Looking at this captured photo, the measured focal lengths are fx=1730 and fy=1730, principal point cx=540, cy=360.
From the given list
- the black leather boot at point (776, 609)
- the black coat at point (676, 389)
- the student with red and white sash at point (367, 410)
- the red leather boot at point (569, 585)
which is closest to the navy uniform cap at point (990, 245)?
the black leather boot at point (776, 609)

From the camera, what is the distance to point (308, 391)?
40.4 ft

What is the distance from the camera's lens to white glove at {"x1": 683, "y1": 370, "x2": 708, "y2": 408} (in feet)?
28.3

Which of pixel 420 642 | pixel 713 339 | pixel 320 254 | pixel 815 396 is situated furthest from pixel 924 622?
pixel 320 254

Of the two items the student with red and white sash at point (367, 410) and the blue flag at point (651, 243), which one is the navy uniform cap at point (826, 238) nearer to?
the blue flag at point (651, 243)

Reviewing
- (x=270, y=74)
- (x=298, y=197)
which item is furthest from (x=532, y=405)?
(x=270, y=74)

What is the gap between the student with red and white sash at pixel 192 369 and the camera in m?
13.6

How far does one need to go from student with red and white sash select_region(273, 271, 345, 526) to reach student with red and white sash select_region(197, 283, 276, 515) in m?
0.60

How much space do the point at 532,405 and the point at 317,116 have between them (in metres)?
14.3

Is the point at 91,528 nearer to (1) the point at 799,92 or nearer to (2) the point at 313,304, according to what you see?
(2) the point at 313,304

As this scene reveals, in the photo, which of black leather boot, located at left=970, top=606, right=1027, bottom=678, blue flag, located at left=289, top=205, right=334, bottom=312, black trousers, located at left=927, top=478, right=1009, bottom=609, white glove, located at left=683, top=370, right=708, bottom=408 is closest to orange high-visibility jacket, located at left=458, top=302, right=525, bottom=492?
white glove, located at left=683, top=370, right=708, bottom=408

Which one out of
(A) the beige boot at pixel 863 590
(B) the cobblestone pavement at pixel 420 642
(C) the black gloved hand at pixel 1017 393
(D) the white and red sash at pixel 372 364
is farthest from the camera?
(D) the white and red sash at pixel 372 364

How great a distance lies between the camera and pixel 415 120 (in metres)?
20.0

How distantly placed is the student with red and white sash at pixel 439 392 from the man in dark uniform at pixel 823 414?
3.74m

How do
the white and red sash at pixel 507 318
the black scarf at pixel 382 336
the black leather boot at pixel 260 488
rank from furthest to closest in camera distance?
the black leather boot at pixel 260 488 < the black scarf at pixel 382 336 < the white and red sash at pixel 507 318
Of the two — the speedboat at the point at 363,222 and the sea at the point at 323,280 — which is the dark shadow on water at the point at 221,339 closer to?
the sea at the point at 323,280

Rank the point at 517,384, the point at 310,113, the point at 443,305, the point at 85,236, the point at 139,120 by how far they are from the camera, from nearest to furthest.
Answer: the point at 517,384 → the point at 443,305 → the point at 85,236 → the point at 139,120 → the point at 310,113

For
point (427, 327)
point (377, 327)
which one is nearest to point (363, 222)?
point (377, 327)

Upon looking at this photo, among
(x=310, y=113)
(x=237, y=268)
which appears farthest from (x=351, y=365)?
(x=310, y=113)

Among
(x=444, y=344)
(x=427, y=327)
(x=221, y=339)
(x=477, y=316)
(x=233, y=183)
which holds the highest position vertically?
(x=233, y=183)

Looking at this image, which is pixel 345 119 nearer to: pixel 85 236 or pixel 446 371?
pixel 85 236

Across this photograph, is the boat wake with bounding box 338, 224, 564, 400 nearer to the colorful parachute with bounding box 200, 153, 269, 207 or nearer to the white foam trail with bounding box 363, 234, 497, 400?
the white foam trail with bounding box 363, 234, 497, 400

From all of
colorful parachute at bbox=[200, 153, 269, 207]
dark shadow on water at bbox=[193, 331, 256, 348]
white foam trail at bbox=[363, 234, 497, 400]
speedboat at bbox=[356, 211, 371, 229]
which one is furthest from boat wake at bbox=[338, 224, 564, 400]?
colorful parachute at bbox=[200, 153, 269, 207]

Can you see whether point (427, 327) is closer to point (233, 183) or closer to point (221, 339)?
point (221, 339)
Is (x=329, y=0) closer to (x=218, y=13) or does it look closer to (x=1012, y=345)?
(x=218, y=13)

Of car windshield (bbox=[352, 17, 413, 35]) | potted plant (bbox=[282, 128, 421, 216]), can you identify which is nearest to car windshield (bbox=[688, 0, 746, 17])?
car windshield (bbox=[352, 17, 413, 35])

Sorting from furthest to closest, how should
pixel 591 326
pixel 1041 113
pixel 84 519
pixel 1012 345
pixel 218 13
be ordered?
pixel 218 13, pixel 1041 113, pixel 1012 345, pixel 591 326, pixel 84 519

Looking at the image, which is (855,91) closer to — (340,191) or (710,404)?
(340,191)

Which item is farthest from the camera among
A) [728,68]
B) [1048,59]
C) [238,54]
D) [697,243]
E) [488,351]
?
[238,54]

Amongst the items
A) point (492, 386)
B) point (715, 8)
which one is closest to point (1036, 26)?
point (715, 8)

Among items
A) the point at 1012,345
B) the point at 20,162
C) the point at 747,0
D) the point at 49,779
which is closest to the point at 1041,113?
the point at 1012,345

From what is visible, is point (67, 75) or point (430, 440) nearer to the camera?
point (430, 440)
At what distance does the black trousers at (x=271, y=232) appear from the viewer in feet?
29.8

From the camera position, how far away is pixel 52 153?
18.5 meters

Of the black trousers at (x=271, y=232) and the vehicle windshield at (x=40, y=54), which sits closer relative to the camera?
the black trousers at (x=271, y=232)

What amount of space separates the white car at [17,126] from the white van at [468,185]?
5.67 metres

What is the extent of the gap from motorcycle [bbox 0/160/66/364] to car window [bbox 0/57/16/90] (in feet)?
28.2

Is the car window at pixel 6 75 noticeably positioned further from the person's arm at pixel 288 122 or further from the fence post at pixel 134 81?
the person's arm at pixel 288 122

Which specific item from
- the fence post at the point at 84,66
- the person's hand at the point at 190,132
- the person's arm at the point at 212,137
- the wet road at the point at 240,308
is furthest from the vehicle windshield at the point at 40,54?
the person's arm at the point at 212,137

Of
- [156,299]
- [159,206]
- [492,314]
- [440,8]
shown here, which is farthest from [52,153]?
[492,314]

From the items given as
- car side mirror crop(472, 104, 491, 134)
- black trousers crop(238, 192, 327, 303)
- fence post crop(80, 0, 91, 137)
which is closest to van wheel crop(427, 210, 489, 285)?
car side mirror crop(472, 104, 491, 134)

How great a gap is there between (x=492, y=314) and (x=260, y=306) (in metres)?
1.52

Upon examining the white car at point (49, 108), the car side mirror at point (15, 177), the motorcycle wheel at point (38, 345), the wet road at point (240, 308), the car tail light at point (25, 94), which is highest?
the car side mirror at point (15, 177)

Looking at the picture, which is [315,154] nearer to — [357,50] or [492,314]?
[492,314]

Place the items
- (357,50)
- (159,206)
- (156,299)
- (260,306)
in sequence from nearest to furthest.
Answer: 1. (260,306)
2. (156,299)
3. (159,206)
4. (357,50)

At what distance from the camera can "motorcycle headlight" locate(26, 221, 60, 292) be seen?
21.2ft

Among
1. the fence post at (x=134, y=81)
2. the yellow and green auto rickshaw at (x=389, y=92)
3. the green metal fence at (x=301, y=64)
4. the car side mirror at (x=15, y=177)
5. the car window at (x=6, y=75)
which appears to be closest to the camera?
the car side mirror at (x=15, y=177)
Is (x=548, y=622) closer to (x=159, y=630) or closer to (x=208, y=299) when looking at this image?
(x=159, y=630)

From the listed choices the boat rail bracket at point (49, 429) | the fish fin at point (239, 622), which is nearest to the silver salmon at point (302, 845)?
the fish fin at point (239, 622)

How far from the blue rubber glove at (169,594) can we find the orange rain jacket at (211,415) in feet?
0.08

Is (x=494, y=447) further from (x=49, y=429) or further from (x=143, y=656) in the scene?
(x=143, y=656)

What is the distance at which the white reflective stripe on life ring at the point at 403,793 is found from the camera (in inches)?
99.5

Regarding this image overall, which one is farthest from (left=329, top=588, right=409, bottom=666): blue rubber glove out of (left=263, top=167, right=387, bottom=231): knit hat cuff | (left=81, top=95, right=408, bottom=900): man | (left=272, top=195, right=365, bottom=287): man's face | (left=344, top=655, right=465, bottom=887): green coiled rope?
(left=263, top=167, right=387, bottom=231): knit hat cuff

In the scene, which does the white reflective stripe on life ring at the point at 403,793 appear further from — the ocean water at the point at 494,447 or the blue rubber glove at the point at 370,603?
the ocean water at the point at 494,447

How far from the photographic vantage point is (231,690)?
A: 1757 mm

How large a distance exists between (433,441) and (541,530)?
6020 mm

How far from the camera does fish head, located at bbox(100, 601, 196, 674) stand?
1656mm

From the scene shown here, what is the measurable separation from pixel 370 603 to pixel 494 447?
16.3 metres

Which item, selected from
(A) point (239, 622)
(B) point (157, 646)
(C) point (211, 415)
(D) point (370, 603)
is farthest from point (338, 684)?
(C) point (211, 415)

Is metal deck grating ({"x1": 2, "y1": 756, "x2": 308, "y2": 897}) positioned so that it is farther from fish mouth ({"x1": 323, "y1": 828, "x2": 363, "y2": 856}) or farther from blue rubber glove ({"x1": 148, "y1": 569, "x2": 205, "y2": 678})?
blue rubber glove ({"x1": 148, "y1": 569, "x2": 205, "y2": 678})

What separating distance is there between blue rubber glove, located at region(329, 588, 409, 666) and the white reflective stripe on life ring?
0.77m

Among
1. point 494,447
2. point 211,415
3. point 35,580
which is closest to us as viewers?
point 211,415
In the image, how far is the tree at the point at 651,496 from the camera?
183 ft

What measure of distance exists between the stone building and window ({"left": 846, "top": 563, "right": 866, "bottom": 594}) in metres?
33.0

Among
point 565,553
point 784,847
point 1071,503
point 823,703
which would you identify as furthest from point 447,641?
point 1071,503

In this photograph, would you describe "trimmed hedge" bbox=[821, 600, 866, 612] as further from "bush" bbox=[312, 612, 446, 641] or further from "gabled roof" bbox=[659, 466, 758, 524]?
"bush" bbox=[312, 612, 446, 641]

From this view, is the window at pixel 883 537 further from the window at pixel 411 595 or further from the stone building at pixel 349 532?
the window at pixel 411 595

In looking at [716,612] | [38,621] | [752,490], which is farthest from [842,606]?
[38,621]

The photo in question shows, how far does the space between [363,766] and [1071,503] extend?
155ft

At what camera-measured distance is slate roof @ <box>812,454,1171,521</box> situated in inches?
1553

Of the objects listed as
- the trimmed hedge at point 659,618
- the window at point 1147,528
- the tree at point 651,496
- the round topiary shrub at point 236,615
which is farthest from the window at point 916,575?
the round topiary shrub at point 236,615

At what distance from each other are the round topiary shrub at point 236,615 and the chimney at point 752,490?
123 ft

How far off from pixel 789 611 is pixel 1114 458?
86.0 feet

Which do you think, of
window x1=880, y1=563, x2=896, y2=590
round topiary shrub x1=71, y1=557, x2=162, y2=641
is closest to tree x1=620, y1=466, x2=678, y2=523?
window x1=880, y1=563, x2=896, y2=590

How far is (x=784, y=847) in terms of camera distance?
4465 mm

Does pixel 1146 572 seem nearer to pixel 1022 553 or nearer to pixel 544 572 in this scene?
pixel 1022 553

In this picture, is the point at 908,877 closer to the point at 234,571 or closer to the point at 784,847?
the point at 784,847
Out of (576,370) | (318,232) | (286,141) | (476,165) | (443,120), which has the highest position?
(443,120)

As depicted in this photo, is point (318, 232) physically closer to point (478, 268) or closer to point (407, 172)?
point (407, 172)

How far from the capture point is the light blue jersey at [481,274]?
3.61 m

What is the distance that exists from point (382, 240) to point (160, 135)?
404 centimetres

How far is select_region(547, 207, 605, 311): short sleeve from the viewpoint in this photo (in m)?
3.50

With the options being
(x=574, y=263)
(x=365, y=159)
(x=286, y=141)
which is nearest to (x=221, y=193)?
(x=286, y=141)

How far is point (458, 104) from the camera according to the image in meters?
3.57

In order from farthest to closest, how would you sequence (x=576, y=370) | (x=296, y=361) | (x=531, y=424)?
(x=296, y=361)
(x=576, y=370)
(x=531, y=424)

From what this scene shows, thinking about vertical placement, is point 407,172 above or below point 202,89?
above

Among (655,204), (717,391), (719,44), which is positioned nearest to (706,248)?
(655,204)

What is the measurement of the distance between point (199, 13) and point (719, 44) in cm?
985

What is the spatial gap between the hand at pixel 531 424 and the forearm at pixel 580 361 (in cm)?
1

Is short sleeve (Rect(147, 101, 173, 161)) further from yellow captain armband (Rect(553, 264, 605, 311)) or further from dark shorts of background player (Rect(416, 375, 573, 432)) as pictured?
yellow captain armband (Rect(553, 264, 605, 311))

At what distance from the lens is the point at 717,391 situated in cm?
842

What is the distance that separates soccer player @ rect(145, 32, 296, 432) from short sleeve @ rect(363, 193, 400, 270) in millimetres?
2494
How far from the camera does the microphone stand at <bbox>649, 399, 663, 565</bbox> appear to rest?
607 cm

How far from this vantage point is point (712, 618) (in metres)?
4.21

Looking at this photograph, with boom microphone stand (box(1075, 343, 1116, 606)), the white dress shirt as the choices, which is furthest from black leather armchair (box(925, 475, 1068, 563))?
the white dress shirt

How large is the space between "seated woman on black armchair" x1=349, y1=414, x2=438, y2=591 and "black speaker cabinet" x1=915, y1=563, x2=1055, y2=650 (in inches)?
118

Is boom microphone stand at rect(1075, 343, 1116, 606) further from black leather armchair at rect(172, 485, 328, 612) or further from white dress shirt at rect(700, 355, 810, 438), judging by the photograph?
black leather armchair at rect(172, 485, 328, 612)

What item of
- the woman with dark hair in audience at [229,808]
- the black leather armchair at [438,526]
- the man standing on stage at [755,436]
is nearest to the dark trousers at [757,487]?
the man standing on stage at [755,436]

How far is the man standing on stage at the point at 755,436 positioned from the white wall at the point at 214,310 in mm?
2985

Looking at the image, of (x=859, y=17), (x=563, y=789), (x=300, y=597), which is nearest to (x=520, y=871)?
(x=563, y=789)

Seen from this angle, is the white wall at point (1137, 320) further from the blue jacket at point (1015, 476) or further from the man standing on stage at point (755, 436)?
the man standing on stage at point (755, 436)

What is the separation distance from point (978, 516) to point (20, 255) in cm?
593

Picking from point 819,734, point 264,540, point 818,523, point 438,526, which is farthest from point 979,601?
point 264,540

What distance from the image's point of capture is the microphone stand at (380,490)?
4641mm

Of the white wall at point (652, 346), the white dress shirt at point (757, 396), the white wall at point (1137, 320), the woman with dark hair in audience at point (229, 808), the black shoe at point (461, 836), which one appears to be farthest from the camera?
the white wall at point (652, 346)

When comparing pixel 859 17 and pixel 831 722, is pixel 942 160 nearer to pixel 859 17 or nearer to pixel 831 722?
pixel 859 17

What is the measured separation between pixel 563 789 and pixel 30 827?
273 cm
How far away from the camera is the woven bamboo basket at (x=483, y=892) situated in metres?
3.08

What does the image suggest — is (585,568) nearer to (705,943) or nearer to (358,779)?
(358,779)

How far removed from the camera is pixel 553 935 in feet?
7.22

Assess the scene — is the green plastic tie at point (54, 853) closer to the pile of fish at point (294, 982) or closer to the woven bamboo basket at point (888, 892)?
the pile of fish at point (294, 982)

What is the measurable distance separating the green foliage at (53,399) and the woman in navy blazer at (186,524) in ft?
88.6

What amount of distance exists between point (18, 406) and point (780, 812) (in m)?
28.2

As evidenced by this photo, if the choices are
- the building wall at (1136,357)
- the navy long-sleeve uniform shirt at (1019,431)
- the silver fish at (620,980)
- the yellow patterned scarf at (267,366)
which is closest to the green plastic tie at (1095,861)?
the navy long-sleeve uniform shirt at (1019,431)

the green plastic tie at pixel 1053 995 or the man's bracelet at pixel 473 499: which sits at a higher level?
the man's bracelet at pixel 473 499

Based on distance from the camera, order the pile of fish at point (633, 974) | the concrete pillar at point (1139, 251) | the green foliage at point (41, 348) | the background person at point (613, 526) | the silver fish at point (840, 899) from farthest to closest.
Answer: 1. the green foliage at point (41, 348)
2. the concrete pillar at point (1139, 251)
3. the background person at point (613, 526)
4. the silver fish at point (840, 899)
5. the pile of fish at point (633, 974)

######

EXERCISE AIM:
Copy out the records word for word, from their first line through the line that contains "- the red leather boot at point (569, 585)", both ends included.

WRITTEN REPLY:
Looking at this captured photo, the measured focal lengths are fx=1730 and fy=1730, principal point cx=540, cy=360.
From the given list
- the black leather boot at point (776, 609)
- the black coat at point (676, 389)
- the student with red and white sash at point (367, 410)
- the red leather boot at point (569, 585)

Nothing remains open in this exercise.